◆ Task details ◆
Count the lines in the data below that contain the string "sidewalk" and give only that number.

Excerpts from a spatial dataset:

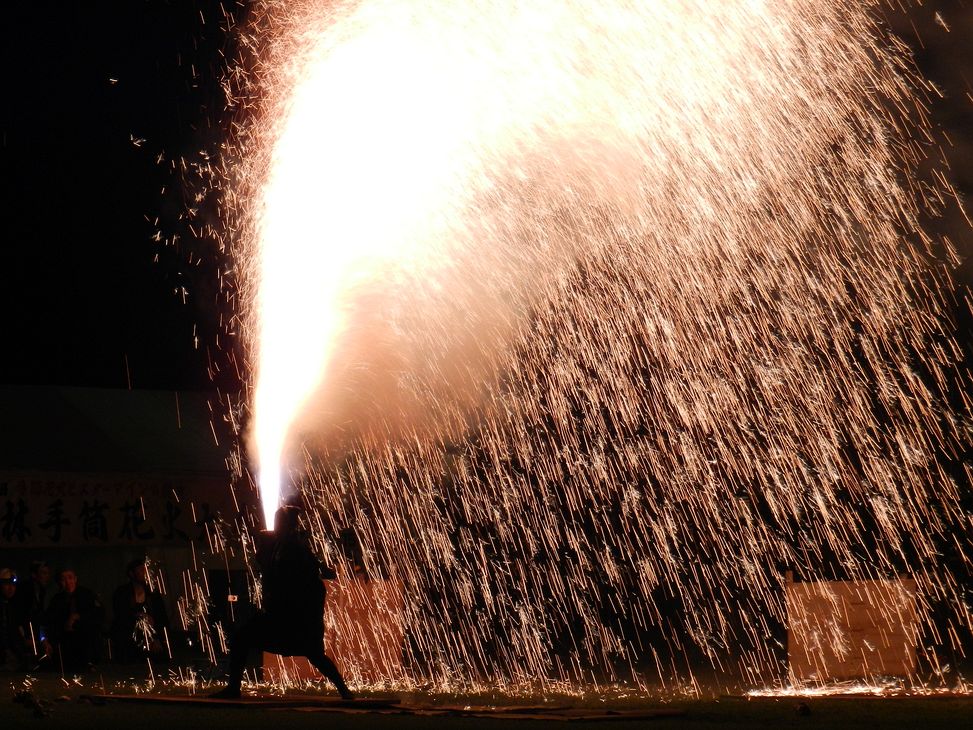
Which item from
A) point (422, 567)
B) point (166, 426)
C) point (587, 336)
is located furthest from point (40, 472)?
point (587, 336)

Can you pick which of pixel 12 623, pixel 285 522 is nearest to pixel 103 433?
pixel 12 623

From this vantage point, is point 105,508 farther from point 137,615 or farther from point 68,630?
point 68,630

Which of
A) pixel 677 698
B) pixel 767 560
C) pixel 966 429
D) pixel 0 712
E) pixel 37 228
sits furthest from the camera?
pixel 37 228

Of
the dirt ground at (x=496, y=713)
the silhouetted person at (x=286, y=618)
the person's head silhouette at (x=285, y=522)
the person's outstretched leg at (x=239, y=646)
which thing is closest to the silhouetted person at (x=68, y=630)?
the dirt ground at (x=496, y=713)

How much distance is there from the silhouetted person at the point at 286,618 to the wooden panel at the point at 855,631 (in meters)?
4.14

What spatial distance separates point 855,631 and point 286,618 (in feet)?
16.0

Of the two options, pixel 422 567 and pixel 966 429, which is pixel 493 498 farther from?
pixel 966 429

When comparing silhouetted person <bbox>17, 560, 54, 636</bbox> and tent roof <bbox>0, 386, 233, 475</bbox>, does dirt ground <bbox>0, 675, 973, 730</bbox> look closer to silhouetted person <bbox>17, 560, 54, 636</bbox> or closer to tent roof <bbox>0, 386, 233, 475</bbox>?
silhouetted person <bbox>17, 560, 54, 636</bbox>

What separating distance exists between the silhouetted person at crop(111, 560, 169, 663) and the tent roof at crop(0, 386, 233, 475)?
2.38 m

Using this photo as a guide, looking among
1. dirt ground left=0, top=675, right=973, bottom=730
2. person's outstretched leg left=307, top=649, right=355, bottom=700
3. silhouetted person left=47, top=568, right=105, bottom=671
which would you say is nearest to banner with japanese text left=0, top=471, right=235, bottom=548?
silhouetted person left=47, top=568, right=105, bottom=671

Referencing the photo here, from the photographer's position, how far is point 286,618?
10055 millimetres

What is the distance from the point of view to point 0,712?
971 centimetres

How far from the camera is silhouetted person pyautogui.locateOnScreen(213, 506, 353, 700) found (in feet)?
32.9

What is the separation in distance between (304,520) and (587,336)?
17.4 ft
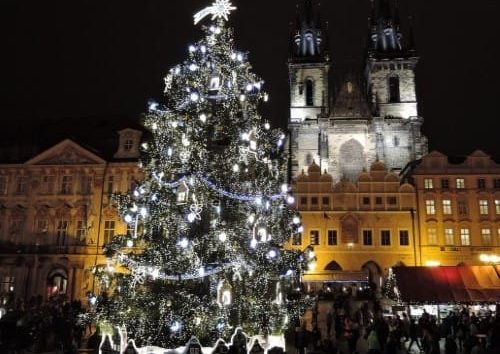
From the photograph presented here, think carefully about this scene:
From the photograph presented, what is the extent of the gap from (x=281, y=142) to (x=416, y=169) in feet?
87.4

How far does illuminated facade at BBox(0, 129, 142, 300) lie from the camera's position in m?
38.7

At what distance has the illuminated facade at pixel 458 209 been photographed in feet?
134

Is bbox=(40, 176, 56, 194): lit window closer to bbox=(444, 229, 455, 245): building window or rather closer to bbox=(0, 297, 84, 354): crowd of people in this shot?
bbox=(0, 297, 84, 354): crowd of people

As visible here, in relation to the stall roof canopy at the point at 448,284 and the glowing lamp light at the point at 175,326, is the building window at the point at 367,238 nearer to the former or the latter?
the stall roof canopy at the point at 448,284

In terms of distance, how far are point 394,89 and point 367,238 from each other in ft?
75.1

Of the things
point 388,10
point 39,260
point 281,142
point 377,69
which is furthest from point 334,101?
point 281,142

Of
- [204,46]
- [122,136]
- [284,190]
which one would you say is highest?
[122,136]

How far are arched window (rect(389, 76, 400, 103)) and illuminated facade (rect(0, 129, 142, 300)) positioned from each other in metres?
30.0

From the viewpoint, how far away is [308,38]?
204 feet

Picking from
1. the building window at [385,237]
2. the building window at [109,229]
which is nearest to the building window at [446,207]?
the building window at [385,237]

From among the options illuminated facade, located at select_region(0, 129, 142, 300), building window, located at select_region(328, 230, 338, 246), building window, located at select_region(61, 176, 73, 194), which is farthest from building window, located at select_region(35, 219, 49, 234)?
building window, located at select_region(328, 230, 338, 246)

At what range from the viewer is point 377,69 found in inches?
2304

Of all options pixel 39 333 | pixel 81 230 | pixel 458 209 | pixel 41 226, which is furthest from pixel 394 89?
pixel 39 333

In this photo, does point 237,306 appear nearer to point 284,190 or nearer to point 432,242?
point 284,190
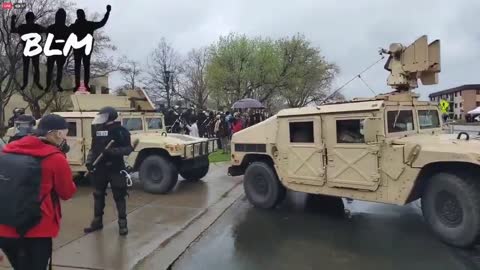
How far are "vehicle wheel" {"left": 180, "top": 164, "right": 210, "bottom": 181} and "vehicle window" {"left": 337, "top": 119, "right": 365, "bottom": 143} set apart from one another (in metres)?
4.41

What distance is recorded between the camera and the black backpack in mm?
2994

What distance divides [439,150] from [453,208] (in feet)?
2.26

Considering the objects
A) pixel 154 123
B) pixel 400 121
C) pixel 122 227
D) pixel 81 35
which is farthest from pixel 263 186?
pixel 81 35

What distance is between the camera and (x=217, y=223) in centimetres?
716

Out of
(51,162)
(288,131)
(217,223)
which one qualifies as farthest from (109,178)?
(51,162)

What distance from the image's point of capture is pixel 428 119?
23.7ft

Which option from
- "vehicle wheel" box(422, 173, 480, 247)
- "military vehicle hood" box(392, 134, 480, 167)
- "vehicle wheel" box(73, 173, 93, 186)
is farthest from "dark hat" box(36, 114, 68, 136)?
"vehicle wheel" box(73, 173, 93, 186)

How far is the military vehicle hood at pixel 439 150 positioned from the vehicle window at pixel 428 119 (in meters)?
0.84

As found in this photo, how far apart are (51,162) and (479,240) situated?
15.3 ft

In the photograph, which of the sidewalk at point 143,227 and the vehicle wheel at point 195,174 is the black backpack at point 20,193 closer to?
the sidewalk at point 143,227

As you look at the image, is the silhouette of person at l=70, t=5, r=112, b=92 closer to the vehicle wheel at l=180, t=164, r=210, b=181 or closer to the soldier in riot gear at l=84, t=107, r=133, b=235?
the vehicle wheel at l=180, t=164, r=210, b=181

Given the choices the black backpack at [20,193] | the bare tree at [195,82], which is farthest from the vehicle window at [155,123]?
the bare tree at [195,82]

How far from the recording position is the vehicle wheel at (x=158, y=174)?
916 cm

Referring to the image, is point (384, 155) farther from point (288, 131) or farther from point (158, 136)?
point (158, 136)
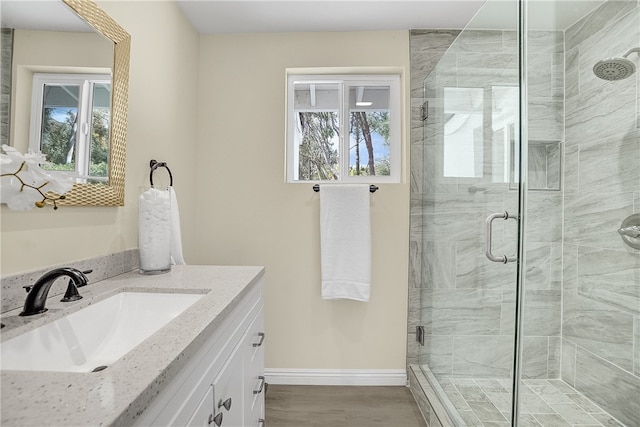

◆ Reply to the exercise ◆
2